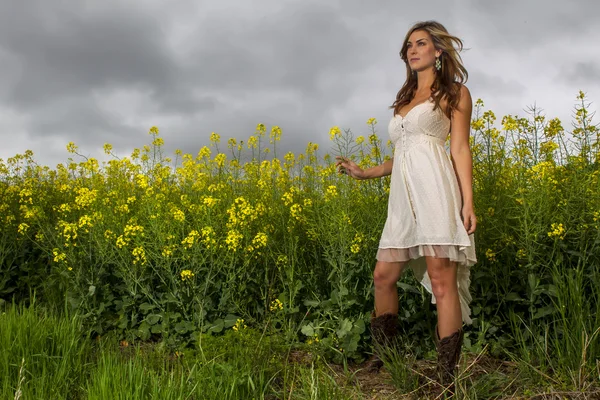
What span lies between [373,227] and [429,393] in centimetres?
117

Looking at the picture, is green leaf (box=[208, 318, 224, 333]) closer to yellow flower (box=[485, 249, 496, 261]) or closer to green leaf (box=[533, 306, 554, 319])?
yellow flower (box=[485, 249, 496, 261])

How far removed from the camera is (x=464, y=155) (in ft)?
9.06

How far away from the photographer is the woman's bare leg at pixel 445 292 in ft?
8.93

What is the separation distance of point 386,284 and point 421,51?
122 centimetres

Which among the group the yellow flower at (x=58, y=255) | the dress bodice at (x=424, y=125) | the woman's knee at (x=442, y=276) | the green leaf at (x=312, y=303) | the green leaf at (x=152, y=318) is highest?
the dress bodice at (x=424, y=125)

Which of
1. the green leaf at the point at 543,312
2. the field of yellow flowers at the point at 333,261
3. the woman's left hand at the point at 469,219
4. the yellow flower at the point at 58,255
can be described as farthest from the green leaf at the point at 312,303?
the yellow flower at the point at 58,255

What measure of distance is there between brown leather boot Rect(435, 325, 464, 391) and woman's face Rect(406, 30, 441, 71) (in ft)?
4.45

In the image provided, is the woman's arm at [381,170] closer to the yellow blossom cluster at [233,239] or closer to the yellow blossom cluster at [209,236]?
the yellow blossom cluster at [233,239]

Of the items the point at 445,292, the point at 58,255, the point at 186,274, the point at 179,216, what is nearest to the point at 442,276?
the point at 445,292

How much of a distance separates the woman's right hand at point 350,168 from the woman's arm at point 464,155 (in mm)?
668

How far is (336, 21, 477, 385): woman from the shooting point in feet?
8.93

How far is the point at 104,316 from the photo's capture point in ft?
13.7

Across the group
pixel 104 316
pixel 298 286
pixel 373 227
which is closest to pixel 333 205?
pixel 373 227

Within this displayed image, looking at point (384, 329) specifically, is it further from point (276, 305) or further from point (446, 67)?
point (446, 67)
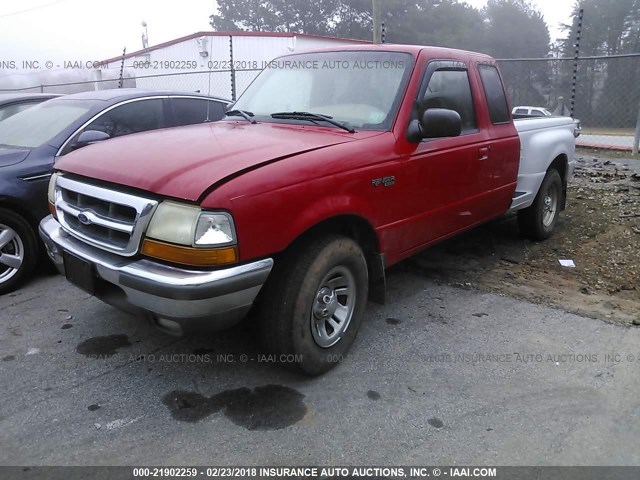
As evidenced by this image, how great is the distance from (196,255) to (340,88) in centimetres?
189

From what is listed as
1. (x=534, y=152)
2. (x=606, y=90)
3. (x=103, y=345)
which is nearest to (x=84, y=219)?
(x=103, y=345)

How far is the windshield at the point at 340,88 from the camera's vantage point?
357 centimetres

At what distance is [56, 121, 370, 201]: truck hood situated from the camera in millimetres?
2580

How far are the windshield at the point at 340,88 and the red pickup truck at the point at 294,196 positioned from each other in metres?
0.01

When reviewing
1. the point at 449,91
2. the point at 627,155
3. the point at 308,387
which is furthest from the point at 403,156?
the point at 627,155

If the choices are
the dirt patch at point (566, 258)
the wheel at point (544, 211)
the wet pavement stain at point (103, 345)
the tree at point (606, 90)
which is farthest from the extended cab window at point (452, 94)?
the tree at point (606, 90)

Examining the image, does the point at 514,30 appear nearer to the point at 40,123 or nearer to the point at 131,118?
the point at 131,118

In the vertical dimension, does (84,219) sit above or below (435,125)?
below

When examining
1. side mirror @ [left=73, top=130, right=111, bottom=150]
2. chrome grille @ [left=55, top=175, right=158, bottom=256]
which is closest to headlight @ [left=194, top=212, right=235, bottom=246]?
chrome grille @ [left=55, top=175, right=158, bottom=256]

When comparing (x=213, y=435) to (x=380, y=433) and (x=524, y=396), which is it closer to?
(x=380, y=433)

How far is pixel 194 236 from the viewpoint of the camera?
2.47 metres

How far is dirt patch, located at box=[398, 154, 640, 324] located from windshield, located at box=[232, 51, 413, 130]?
6.16 ft

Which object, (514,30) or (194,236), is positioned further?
(514,30)

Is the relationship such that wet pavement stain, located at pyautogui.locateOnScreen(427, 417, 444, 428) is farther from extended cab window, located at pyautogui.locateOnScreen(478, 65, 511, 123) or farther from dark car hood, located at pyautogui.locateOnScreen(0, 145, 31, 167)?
dark car hood, located at pyautogui.locateOnScreen(0, 145, 31, 167)
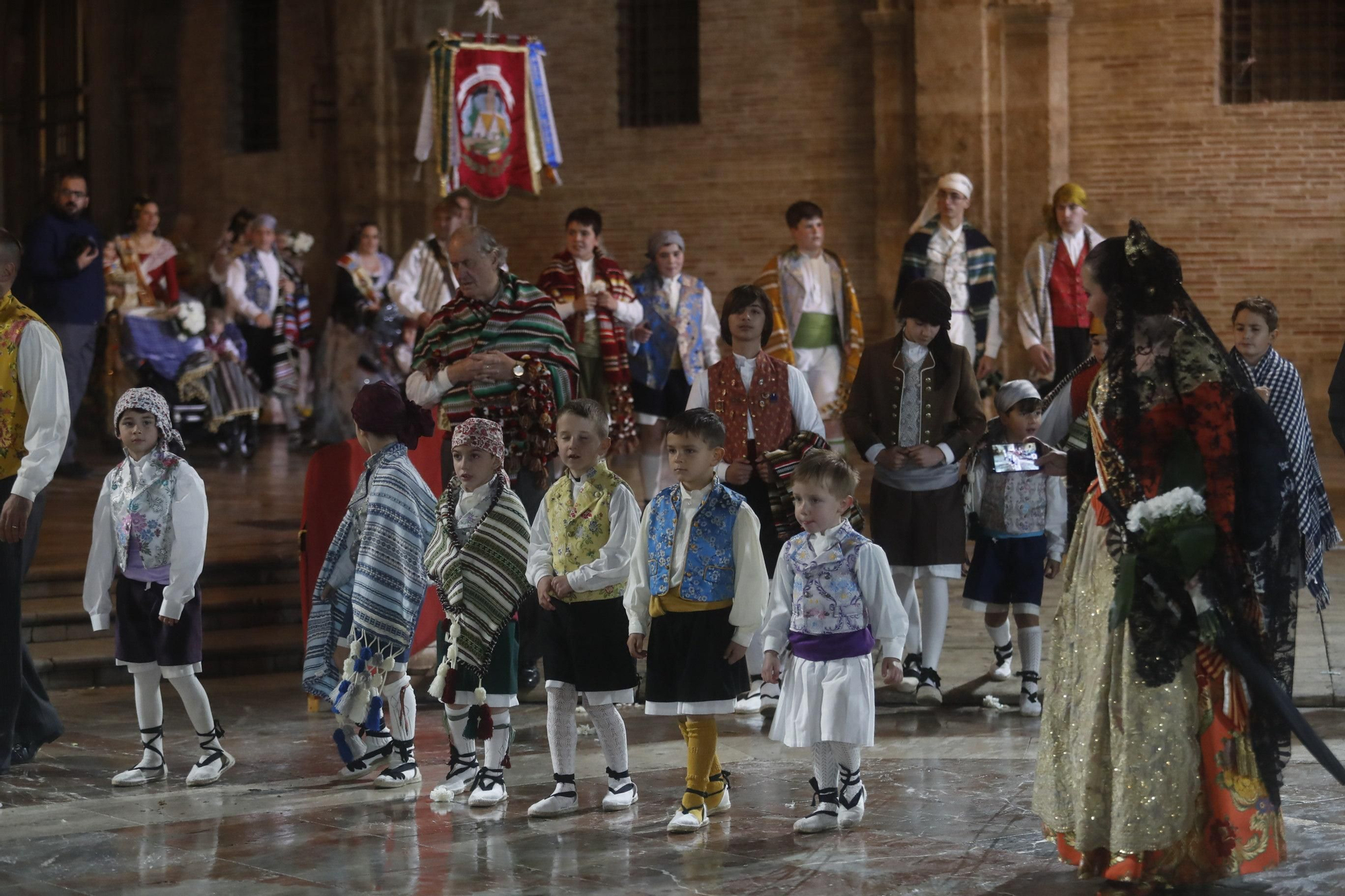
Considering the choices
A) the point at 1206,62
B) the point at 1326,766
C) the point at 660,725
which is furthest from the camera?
the point at 1206,62

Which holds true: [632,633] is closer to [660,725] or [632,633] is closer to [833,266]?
[660,725]

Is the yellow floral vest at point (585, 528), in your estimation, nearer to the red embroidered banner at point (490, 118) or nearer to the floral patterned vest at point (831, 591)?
the floral patterned vest at point (831, 591)

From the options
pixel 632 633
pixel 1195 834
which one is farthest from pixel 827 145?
pixel 1195 834

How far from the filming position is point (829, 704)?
Answer: 561 cm

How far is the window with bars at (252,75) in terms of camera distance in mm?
20656

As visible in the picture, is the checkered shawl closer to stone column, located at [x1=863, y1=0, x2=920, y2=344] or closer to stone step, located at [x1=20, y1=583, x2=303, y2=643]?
stone step, located at [x1=20, y1=583, x2=303, y2=643]

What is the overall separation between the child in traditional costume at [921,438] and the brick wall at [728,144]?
7.85 m

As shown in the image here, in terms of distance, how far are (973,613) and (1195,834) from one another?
4761 millimetres

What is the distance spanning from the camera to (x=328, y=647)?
6.71m

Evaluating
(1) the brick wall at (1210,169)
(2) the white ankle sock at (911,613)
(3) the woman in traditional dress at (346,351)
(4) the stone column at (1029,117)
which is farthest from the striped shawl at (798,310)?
(1) the brick wall at (1210,169)

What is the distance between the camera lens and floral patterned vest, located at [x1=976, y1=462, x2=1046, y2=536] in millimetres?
7742

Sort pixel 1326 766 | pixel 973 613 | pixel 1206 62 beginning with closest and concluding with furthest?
pixel 1326 766 → pixel 973 613 → pixel 1206 62

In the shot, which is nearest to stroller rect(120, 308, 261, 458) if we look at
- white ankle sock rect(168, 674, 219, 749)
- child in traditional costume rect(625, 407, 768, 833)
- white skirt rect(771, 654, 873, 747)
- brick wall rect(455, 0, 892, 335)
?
brick wall rect(455, 0, 892, 335)

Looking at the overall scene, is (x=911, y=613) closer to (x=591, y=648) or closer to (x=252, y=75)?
(x=591, y=648)
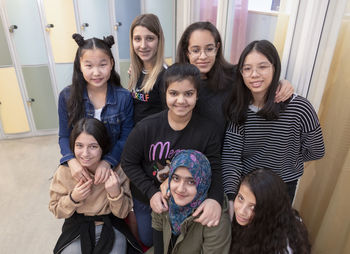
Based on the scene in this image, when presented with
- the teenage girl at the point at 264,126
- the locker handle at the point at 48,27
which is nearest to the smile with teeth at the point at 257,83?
the teenage girl at the point at 264,126

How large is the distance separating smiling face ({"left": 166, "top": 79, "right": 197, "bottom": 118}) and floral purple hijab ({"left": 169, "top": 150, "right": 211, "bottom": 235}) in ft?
0.64

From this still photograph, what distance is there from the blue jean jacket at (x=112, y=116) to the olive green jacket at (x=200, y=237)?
51cm

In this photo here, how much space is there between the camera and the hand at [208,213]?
44.0 inches

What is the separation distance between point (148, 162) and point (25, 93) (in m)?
2.60

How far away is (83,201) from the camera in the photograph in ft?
4.65

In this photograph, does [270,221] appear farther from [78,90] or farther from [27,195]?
[27,195]

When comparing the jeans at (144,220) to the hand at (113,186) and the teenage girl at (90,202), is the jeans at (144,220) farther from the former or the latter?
the hand at (113,186)

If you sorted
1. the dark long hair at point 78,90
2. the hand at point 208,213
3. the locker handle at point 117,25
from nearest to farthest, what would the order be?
the hand at point 208,213 < the dark long hair at point 78,90 < the locker handle at point 117,25

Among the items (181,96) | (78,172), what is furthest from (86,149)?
(181,96)

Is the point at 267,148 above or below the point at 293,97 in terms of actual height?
below

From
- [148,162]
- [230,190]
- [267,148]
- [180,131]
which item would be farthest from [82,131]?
[267,148]

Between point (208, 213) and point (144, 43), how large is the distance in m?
1.02

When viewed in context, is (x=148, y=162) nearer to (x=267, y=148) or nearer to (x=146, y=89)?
(x=146, y=89)

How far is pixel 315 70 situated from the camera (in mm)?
1281
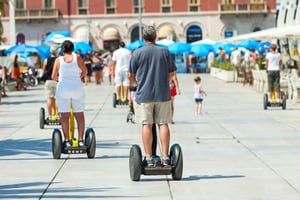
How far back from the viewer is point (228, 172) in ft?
40.6

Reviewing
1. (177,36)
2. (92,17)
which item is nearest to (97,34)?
(92,17)

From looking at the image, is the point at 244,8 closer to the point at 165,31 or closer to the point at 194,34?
the point at 194,34

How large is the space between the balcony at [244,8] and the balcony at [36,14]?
1531 cm

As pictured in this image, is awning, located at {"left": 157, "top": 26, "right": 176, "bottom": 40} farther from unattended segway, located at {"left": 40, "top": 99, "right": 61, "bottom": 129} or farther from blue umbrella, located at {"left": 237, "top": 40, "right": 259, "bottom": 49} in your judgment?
unattended segway, located at {"left": 40, "top": 99, "right": 61, "bottom": 129}

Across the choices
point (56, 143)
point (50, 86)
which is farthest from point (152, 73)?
point (50, 86)

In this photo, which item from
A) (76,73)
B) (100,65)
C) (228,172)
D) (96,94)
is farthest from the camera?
(100,65)

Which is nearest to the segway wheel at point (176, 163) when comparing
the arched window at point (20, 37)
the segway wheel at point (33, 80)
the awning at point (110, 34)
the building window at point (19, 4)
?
the segway wheel at point (33, 80)

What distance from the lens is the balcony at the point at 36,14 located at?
86.0 metres

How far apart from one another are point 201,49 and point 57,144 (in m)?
48.8

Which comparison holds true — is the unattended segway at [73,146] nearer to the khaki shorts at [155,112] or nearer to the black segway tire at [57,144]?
the black segway tire at [57,144]

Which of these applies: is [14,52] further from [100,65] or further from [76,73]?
[76,73]

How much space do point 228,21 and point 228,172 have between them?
2901 inches

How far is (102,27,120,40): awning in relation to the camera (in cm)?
8556

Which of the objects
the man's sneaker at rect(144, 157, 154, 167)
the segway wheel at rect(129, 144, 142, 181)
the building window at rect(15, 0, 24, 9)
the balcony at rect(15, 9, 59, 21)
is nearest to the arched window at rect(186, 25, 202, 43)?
the balcony at rect(15, 9, 59, 21)
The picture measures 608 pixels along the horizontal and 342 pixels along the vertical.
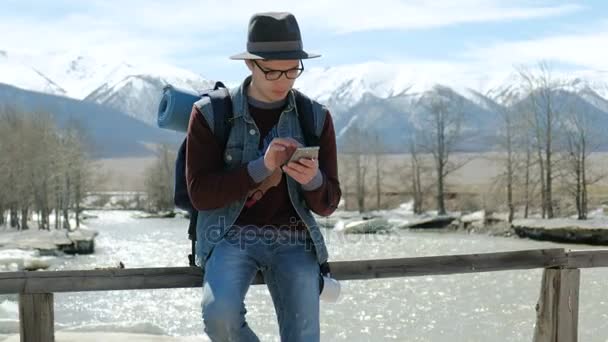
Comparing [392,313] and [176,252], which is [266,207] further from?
[176,252]

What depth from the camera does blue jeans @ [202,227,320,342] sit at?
2.89m

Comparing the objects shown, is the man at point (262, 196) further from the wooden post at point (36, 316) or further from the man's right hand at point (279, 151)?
the wooden post at point (36, 316)

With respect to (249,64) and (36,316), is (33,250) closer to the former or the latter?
(36,316)

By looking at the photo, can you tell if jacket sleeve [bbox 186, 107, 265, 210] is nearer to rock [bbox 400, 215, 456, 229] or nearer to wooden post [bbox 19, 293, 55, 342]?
wooden post [bbox 19, 293, 55, 342]

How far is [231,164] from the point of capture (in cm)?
304

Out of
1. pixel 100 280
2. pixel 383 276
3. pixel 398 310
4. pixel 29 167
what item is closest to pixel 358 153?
pixel 29 167

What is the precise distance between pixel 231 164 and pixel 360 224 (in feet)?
133

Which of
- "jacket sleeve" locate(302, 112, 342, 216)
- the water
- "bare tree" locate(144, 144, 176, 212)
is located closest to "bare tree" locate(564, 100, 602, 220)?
the water

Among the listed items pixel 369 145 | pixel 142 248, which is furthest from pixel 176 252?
pixel 369 145

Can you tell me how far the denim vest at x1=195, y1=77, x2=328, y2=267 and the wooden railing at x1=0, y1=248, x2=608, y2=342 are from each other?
0.27 meters

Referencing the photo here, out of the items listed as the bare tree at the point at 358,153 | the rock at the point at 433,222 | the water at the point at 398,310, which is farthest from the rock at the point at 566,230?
the bare tree at the point at 358,153

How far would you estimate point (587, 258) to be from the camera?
4.02 metres

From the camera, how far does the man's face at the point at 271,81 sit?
2.97 m

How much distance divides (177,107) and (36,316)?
97 centimetres
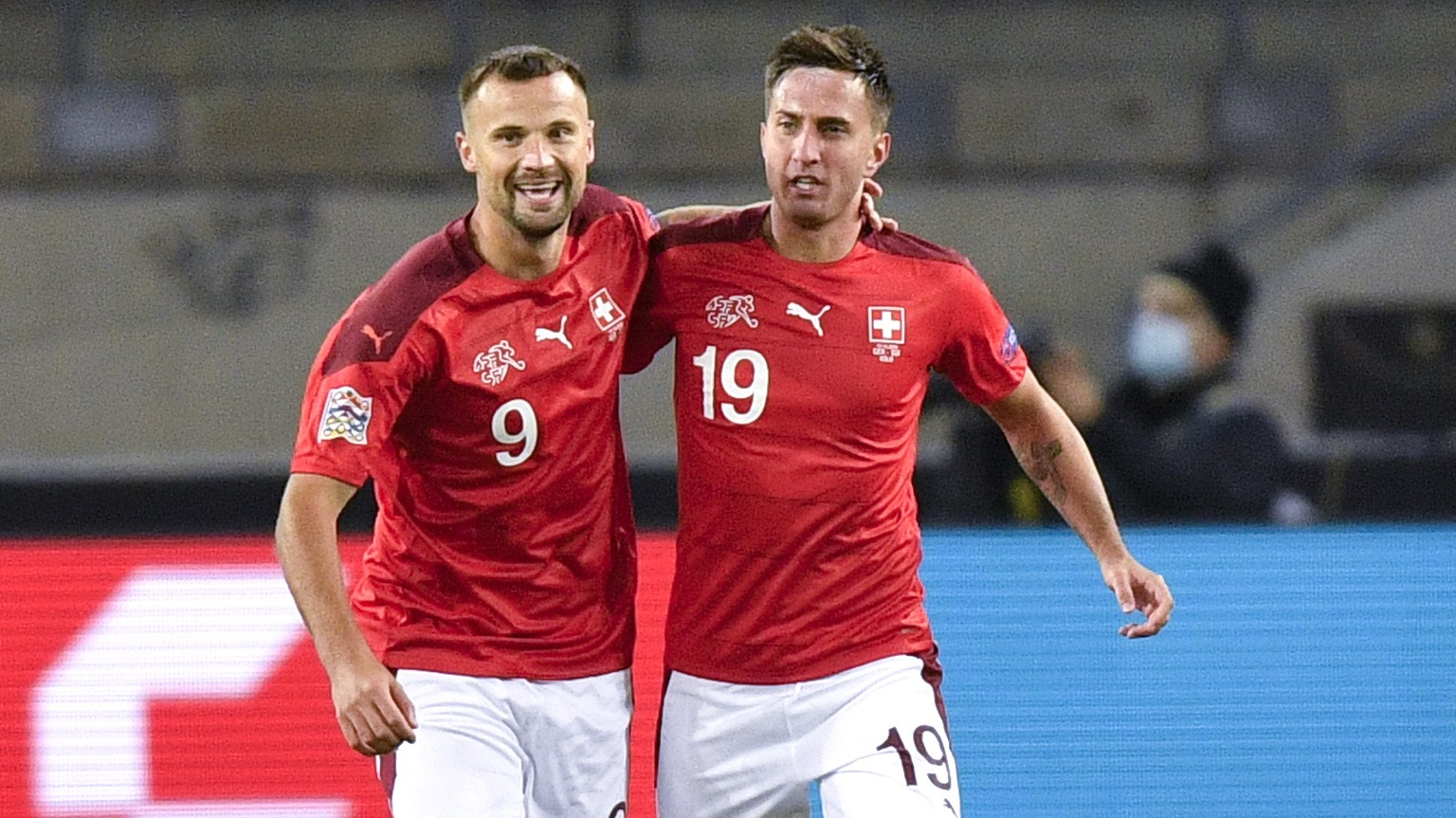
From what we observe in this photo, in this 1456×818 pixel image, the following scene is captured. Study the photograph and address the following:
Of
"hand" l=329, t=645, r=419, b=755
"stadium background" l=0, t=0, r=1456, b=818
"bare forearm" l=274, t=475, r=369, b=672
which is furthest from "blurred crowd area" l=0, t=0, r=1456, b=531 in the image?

--------

## EXERCISE BRIEF
Reproduce the listing word for word, from the line containing "By looking at" down to the end of the listing, and leave the pictures out.

## ANSWER TO THIS EXERCISE
By looking at the photo, can you tell if jacket sleeve [bbox 186, 107, 265, 210] is nearer to rock [bbox 400, 215, 456, 229] or nearer to wooden post [bbox 19, 293, 55, 342]?
wooden post [bbox 19, 293, 55, 342]

How far is [231,164] from the point of capture (in cm)?
304

Out of
1. pixel 100 280
2. pixel 383 276
3. pixel 398 310
4. pixel 29 167
what item is closest to pixel 358 153?
pixel 29 167

What is the precise distance between pixel 231 164 and pixel 360 224 (in feet)?
133

Which of
- "jacket sleeve" locate(302, 112, 342, 216)
- the water
- "bare tree" locate(144, 144, 176, 212)
is located closest to "bare tree" locate(564, 100, 602, 220)?
the water

Among the listed items pixel 369 145 | pixel 142 248, which is furthest from pixel 176 252?
pixel 369 145

Can you tell me how far the denim vest at x1=195, y1=77, x2=328, y2=267 and the wooden railing at x1=0, y1=248, x2=608, y2=342 are from each other?
0.27 meters

Referencing the photo here, out of the items listed as the bare tree at the point at 358,153 | the rock at the point at 433,222 | the water at the point at 398,310, which is farthest from the rock at the point at 566,230?
the bare tree at the point at 358,153

How far would you estimate point (587, 258) to be from the camera?
4.02 metres

From the camera, how far does the man's face at the point at 271,81 sit?
2.97 m

How much distance divides (177,107) and (36,316)?
97 centimetres
From what we observe in this photo, in this 1456×818 pixel image, the following scene is captured. Study the photograph and address the following:
Of
"hand" l=329, t=645, r=419, b=755
"stadium background" l=0, t=0, r=1456, b=818
"bare forearm" l=274, t=475, r=369, b=672
which is furthest from "blurred crowd area" l=0, t=0, r=1456, b=531 in the image?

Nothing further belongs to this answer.